Like honors classes, most high schools weigh dual enrollment classes and AP classes higher than regular high school classes when calculating GPA. AP classes are scored on a five-point scale rather than the traditional four-point scale, allowing AP students to earn a GPA above 4.0.
However, there are some key differences between AP and dual enrollment classes, such as how college credit is earned and the availability and cost of classes.
Earning college credit
Dual enrollment classes typically replace a high school class, and dual enrollment grades are included on a student’s official high school and college transcripts. Students may earn college credit if they pass a dual enrollment class with a grade of C or better.
The AP program, created by the College Board, offers college-level courses for high school students. AP classes prepare students for an AP exam. If the student scores high enough on the AP exam, they may qualify for college credit or have the opportunity to take advanced courses as a college freshman.
However, there is no guarantee that a college will accept AP credit or dual enrollment credit. Some colleges will accept AP credit or dual enrollment credit, but the credit will not count toward the student’s degree or replace prerequisites for advanced classes. Students should meet with their school’s guidance counselor before enrolling in a dual enrollment class or AP class.
Requirements of dual enrollment and AP classes
Dual enrollment requirements may be determined by the student’s state and their high school. In most cases, a student must be a junior or senior and maintain a minimum GPA to enroll in a dual enrollment course.
AP requirements are determined by a student’s high school. Some high schools require students to pass a prerequisite course or pass a placement test before taking an AP class.
Availability of classes
A student may take dual enrollment classes at their high school, a local community college or online. Each high school district offers different types of dual enrollment classes, but many include introductory college course work in subjects like Humanities, English, Math, Social Studies and Science.
There are currently over 30 AP courses available, in Arts, English, History and Social Studies, Math and Computer Science, Sciences and World Languages and Culture.
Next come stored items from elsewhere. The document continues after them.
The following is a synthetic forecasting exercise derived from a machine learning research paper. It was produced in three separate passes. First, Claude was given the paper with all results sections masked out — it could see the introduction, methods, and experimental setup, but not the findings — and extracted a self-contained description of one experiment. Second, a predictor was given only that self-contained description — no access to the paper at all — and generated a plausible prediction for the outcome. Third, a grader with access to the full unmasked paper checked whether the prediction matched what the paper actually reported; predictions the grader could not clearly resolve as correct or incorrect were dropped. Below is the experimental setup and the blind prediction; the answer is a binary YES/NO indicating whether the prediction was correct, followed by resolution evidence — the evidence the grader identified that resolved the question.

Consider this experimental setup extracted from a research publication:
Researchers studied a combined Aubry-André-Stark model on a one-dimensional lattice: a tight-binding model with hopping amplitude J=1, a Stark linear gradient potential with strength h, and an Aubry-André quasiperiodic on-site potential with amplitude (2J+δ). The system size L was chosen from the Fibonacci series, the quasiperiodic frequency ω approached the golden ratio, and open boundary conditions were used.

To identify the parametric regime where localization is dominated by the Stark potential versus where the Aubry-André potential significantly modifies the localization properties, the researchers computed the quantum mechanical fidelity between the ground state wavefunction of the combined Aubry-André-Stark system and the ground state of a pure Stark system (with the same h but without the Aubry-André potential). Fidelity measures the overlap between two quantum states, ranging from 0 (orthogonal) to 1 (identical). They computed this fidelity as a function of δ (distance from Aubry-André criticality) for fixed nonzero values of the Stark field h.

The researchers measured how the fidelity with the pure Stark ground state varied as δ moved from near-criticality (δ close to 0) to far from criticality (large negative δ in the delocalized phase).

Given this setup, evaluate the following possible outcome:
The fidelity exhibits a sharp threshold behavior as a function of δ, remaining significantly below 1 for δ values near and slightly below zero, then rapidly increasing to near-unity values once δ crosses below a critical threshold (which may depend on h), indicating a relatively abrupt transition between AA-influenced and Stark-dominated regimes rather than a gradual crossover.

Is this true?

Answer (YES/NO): NO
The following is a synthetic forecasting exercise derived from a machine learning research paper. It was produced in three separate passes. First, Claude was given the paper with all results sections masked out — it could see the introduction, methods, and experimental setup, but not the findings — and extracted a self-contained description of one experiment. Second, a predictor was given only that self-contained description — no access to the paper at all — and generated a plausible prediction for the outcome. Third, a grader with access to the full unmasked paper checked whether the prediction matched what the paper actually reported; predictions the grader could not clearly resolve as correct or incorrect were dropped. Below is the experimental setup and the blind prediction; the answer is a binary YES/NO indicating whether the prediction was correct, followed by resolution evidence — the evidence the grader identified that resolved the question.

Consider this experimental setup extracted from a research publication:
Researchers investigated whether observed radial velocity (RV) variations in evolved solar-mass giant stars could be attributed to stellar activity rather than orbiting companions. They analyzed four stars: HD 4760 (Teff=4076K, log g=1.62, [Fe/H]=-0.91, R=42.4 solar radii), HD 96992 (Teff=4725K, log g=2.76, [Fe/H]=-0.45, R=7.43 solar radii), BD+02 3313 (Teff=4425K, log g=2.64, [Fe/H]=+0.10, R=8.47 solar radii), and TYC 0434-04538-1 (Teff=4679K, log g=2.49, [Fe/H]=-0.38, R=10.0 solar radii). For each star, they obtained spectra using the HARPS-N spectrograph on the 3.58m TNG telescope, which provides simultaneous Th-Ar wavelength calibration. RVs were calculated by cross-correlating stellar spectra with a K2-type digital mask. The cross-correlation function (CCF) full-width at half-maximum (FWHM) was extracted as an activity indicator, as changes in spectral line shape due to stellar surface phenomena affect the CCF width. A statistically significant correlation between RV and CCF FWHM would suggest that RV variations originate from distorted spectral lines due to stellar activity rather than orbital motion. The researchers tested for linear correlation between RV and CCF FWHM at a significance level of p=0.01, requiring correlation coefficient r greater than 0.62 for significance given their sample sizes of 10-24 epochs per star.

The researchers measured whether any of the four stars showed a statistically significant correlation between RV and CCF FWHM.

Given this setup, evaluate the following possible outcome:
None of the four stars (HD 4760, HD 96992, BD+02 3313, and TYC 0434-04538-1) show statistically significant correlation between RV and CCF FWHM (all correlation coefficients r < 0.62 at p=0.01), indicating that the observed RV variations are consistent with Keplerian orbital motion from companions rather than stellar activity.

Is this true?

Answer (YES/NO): NO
If an AP class is not available at a student’s high school, the student may be able to take the AP class at a neighboring high school. AP classes can also be taken online through an authorized online provider.
Students may take an AP exam without taking the corresponding AP course. If the AP exam is offered at the student’s high school, the student must speak with the school’s AP coordinator to order testing materials, collect fees and get information on taking the exam. If the student’s high school does not offer an AP exam the student may be able to take the exam at a neighboring high school.
Costs of dual enrollment and AP classes
Dual enrollment prices range from $0 to $400. These costs are generally covered by the student’s family, their high school or their state. Students may use a 529 plan to pay for dual enrollment tuition, but costs of books and other supplies needed for a dual enrollment class are not qualified 529 plan expenses.
There is no charge to take an AP class, however students must pay a $94 fee to take an AP exam. Students may also purchase study materials and will be charged an additional $40 fee for late or cancelled exams.
Students may not use a 529 plan to pay for college application and testing fees, including AP test fees. AP test fees do not count as a qualified higher education expense, in part because they occur prior to admission and are not required for enrollment or attendance. AP test fees do not count as a qualified K-12 expense, since such expenses are currently limited to K-12 tuition. Tuition is money paid for teaching or instruction at an educational institution, and does not include testing fees.